Fluid and deformation induced partial melting and melt escape in low-temperature granulite-facies metasediments, Damara Belt, Namibia.
Thesis (PhD (Earth Sciences))--University of Stellenbosch, 2009.
Fluid-present partial melting has generally been regarded a poor candidate for effecting crustal differentiation. In this study I report on anatectic metasediments from the Pan-African Damara Belt in Namibia that have undergone fluid-present biotite melting at a relatively low temperature, yet appear to have lost a significant volume of melt. In situ anatectic features have been identified on the basis of the existence of new generations of cordierite and/or garnet produced as the solid products of incongruent anatexis within or adjacent to leucosomes, that most commonly occur as lens shaped pods at a high angle to the lineation and formed during extension in a direction parallel to the long axis of the orogeny. Within these sites biotite underwent incongruent melting via the reaction Bt + Qtz + Pl + H2O = Melt + Grt + Crd. Cordierite nucleated on preexisting crystals within the bounding gneiss; garnet nucleated within the fracture sites (leucosomes) and typically occurs as individual, large (50 to 120 mm in diameter) poikiloblastic crystals. Thermobarometry applied to the anatectic assemblage yields low-temperature, granulitefacies peak conditions of 750 °C, 0.5 GPa.

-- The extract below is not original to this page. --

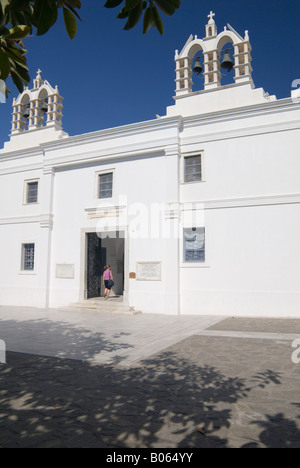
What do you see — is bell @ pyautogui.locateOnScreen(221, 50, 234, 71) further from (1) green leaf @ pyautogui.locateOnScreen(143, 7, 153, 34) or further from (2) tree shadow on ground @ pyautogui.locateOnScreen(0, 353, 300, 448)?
(1) green leaf @ pyautogui.locateOnScreen(143, 7, 153, 34)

This temperature is approximately 100 °C lower than the accepted conditions for the onset of fluid-absent biotite melting. This, coupled to the focussing of anatexis on extensional fractures, suggests that anatexis occurred through waterpresent biotite incongruent melting. In order to better understand this process, both fluid-absent and water present partial melting experiments were conducted within the temperature interval 700 to 900 °C at 0.7 GPa. In the fluid-absent experiments, biotite incongruent melting started between 800 and 850 °C to produce melt coexisting with peritectic garnet and cordierite. In contrast, in water-saturated experiments, biotite melted via the reaction Bt + Pl + Q + H2O = Grt + Crd + Melt, between 700 and 750 °C, to produce melt, cordierite and garnet in the proportions 73:24:3.